- _Records to use_
__________

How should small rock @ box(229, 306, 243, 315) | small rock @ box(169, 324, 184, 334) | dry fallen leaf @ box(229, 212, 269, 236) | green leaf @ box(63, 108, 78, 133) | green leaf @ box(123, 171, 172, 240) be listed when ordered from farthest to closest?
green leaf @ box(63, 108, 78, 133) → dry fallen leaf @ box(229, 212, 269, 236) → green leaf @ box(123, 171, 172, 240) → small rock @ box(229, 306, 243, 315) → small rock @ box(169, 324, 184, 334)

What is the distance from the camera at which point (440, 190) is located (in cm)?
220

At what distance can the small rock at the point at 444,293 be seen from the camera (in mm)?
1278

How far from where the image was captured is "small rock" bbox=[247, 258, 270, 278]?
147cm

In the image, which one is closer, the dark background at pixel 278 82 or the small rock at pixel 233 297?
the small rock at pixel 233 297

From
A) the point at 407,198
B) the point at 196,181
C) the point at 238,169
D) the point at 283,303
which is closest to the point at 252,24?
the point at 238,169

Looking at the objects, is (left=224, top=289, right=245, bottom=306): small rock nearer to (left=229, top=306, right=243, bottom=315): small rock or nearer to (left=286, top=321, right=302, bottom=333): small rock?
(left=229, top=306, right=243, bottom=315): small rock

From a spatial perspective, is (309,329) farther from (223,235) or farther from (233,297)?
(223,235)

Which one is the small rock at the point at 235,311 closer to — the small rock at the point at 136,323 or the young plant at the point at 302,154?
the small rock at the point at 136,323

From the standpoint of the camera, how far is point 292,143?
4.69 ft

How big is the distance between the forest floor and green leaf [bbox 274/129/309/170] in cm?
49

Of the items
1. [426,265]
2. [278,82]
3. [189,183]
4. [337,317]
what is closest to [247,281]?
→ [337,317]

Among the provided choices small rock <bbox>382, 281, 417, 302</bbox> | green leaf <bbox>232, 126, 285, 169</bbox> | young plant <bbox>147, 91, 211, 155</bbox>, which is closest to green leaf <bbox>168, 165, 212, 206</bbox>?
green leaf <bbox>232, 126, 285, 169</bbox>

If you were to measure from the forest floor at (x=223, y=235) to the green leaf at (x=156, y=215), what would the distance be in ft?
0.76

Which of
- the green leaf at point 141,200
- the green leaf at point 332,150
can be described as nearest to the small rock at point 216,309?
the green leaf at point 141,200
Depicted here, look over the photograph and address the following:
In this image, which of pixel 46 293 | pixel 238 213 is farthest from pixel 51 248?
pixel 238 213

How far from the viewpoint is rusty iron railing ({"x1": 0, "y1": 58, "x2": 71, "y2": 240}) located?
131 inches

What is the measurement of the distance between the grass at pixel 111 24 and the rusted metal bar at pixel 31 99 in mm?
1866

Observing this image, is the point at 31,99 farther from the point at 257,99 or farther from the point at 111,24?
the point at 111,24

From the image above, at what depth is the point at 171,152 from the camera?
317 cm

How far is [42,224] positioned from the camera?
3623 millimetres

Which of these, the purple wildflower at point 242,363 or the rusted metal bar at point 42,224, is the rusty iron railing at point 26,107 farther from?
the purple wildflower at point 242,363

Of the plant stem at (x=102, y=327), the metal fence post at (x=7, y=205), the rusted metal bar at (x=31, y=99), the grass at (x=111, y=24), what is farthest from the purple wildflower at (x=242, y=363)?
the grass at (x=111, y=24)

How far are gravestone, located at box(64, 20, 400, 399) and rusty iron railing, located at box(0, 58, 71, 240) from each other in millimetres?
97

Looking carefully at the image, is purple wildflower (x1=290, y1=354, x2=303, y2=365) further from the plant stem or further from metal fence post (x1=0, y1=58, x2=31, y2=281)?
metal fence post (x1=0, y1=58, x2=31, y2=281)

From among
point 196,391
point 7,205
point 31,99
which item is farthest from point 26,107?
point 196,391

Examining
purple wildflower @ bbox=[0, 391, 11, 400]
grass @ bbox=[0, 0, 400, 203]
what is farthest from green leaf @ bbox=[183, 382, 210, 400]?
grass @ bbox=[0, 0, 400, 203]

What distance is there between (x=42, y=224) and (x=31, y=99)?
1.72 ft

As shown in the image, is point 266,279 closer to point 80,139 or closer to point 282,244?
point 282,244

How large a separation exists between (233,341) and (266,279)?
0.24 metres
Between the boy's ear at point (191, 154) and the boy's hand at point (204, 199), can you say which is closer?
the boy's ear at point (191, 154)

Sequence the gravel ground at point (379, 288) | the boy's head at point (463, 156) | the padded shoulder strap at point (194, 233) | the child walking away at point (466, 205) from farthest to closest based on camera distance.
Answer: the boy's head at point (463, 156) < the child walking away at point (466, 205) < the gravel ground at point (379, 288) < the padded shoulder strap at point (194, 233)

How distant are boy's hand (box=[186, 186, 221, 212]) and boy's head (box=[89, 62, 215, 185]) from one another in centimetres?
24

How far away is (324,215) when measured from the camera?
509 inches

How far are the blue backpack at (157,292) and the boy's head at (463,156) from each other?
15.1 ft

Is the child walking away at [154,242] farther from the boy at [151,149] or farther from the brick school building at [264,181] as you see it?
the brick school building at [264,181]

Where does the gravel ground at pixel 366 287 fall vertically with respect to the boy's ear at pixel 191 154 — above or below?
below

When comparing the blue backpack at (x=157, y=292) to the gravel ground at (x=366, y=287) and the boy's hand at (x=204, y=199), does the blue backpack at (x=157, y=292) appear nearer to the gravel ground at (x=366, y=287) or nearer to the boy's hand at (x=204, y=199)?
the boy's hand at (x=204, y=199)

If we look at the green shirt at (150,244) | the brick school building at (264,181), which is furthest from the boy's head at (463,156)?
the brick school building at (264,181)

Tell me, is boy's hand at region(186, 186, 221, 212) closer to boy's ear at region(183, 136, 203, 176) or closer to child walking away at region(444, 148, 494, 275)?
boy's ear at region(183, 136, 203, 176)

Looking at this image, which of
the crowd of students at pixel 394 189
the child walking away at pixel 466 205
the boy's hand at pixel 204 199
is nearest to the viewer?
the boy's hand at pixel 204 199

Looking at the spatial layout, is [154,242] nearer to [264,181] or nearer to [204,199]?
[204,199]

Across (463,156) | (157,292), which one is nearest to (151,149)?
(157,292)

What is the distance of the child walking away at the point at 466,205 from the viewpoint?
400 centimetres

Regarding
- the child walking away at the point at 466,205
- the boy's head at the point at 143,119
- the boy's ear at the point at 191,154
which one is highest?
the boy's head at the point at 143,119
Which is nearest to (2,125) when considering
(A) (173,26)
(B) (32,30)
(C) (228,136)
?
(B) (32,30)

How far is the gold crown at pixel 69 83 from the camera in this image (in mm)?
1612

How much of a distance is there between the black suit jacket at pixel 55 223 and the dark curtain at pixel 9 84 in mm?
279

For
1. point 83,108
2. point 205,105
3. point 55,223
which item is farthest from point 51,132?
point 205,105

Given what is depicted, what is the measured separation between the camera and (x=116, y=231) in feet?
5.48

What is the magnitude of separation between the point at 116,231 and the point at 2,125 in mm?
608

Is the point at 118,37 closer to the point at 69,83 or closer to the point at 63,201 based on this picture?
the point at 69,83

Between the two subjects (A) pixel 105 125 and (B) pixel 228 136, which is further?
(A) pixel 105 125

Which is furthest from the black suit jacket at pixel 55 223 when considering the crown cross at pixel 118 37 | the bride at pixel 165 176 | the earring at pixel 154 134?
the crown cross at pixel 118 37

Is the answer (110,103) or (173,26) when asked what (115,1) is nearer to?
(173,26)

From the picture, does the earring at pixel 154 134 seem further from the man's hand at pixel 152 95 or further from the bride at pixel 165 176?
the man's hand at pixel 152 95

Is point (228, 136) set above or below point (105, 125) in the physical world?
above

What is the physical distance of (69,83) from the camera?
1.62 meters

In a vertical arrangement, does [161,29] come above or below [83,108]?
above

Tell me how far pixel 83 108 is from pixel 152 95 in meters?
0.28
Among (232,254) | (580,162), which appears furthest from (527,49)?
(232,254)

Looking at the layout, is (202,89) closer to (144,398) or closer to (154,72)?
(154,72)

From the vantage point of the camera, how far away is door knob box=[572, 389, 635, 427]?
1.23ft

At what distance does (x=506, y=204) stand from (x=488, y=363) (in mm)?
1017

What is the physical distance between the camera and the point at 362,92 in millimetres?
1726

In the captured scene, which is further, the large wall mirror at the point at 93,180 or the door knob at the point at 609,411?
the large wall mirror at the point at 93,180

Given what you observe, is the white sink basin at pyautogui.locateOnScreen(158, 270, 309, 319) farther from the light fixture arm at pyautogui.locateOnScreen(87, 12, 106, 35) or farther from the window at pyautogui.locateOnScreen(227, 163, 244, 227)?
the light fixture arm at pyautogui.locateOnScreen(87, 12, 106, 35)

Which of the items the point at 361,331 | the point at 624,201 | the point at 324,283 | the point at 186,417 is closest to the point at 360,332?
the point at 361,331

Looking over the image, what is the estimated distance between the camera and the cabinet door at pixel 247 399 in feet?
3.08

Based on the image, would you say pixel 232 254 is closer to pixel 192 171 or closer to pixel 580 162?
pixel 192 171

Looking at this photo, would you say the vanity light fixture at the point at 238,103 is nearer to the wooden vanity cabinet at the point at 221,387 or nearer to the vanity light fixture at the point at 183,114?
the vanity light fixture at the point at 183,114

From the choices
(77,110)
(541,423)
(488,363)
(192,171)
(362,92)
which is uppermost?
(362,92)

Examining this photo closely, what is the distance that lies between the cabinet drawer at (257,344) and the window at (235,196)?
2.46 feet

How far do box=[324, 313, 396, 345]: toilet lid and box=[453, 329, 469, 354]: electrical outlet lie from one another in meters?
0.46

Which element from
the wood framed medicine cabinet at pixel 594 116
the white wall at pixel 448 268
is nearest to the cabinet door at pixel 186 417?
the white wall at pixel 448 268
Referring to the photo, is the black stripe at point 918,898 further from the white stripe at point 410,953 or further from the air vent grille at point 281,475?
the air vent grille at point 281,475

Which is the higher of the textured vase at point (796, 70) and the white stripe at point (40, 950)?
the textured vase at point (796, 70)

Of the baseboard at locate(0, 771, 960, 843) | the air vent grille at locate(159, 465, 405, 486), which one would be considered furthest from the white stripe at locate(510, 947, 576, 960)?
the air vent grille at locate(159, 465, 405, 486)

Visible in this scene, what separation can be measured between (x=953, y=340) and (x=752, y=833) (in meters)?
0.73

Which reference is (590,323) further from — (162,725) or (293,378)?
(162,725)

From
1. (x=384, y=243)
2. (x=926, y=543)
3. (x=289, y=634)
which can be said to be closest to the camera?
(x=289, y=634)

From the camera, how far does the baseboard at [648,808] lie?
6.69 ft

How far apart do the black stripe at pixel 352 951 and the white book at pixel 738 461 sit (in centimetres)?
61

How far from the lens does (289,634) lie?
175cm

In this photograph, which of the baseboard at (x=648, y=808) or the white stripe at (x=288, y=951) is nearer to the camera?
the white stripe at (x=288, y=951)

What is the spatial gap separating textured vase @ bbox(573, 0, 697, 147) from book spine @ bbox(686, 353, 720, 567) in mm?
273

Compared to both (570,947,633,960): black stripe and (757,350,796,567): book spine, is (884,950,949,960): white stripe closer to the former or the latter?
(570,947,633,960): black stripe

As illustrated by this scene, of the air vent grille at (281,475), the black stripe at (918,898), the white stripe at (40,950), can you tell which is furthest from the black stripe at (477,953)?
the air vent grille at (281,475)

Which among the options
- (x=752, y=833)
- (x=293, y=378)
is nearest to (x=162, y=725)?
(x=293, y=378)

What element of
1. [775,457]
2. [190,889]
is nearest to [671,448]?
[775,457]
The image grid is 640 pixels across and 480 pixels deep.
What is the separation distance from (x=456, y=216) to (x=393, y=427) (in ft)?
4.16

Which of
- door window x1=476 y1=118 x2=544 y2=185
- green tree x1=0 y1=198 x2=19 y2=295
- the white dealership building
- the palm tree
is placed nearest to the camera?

__________

Write out the items from the line with "Sequence the gravel" to the line with "Answer: the boy's", keeping every word the same.

- _Solution to this exercise_
Sequence the gravel ground at point (379, 288) | the boy's head at point (463, 156) | the padded shoulder strap at point (194, 233) | the child walking away at point (466, 205) from farthest to closest based on camera distance.
Answer: the boy's head at point (463, 156) < the child walking away at point (466, 205) < the gravel ground at point (379, 288) < the padded shoulder strap at point (194, 233)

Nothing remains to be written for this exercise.